# Norwegian: Good luck



## james.

Heisann alle sammen:

Beklager, norsken min er veldig dårlig, men hvordan sier du "good luck" på norsk? Jeg kan ikke husker det. Ville det væart "godt lykke?" eller "hell?" Jeg vet ikke. 


Tusen takk. 

James.


----------



## Vikingo

"Lykke til"


----------



## Grefsen

Vikingo said:


> "Lykke til"


An example of an unusual English expression that can be used to wish an  actor or musician "good luck" is "break a leg."   

Is there a Norwegian equivalent to "break a leg" or any other expressions besides "lykke til" that are sometimes used to wish someone "good luck" in Norwegian?


----------



## oskhen

Grefsen said:


> An example of an unusual English expression that can be used to wish an  actor or musician "good luck" is "break a leg."
> 
> Is there a Norwegian equivalent to "break a leg" or any other expressions besides "lykke til" that are sometimes used to wish someone "good luck" in Norwegian?



We are quite "americanized" (or Anglicanized?), so it's not unusual to actually say "break a leg". More jocularly, some people sometimes translate it directly into Norwegian - "Brekk et bein".

I suppose there are other ways of saying "good luck", but I can't think of any that are common - nowadays, at least. More old-fashioned, I think I've encountered "hell og lykke!" or something like that.

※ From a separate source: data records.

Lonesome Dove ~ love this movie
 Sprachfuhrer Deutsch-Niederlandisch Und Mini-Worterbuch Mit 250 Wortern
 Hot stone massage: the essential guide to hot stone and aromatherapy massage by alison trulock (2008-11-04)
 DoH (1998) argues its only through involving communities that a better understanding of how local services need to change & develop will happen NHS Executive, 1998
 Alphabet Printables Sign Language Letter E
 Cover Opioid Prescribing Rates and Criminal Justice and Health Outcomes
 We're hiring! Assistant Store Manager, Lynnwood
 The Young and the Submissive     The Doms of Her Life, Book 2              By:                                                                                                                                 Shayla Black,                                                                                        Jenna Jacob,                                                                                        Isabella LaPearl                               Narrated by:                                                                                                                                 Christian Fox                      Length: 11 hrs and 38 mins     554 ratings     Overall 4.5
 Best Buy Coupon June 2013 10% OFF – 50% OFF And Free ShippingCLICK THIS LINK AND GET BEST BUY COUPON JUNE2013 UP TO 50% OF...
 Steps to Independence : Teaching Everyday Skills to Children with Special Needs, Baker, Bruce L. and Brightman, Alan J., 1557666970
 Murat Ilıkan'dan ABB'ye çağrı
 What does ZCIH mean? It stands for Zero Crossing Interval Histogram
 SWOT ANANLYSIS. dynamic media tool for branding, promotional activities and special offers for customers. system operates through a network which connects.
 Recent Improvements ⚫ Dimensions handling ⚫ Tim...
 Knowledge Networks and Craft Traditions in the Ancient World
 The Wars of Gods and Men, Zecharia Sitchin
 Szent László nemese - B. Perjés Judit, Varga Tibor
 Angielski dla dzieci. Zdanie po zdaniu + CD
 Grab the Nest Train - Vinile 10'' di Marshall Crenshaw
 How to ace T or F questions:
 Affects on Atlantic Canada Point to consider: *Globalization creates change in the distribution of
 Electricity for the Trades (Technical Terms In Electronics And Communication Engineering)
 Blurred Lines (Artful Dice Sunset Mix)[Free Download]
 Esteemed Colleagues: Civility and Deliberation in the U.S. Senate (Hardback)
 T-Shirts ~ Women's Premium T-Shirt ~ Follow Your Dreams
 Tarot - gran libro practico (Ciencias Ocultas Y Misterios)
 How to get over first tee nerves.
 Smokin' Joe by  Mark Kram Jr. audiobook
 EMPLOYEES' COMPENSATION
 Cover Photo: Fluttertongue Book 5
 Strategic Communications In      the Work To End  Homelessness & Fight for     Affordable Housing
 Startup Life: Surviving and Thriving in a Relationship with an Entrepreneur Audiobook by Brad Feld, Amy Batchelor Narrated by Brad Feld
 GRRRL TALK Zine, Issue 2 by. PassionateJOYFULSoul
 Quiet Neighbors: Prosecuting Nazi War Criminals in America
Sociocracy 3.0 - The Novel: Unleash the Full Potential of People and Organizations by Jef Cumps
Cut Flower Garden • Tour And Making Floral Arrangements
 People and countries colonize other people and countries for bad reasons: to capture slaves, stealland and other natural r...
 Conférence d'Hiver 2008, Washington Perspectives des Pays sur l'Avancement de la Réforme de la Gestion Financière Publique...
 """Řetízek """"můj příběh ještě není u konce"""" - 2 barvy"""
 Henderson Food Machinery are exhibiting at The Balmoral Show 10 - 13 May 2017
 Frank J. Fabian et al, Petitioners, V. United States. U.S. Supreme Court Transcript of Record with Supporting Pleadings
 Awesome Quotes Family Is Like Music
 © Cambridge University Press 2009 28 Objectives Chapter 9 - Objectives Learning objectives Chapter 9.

"Lykke til" is by far the most common.


----------



## Grefsen

oskhen said:


> We are quite "americanized" (or Anglicanized?), so it's not unusual to actually say "break a leg*.*" More jocularly, some people sometimes translate it directly into Norwegian - "Brekk et bein".


Sier du det?!?!  

I'm really surprised to learn that this expression is actually used in Norway. I chose "break a leg" as an example only because it was the first one I happened to think of.   



oskhen said:


> I suppose there are other ways of saying "good luck*,*" but I can't think of any that are common - nowadays, at least. More old-fashioned, I think I've encountered "hell og lykke!" or something like that.
> 
> "Lykke til" is by far the most common.


Tusen takk for hjelpen! 

BTW - I made a couple of small English corrections.    Punctuation marks such as commas and periods generally go inside the quote marks.

Also, I agree that for better or worse, Norwegians are becoming more and more "americanized" all the time.   However, in this case I think that the expression "break a leg" is also used by British actors and musicians as well as Americans.


----------



## Cerb

I agree with what Oshken says here. I've heard both "break a leg" and "brekk et bein" used like he described. I even remember being told the actors used "brekk et bein" from a guided tour to a theatre I was on as a kid. 

There are two other interesting topics here. First of all I'm not sure we're always aware if we're becoming Americanized or Anglicanized. "Anglicanization" would be the proper term for adopting both English and American words however. Not being a native speaker I also wrestle a lot with "o" or "ou" and "-ized" or "-ised". You have to decide where you want to be from in a way 

The other thing was punctuation and commas. Norwegian has very strict rules which are routinely neglected by most native speakers. Oshken applied the Norwegian rules correctly, but I trust you know the English ones Grefsen  I've tried looking into English/American rules, but haven't had much luck. A topic for another forum here maybe.


----------



## oskhen

Grefsen said:


> BTW - I made a couple of small English corrections.    Punctuation marks such as commas and periods generally go inside the quote marks.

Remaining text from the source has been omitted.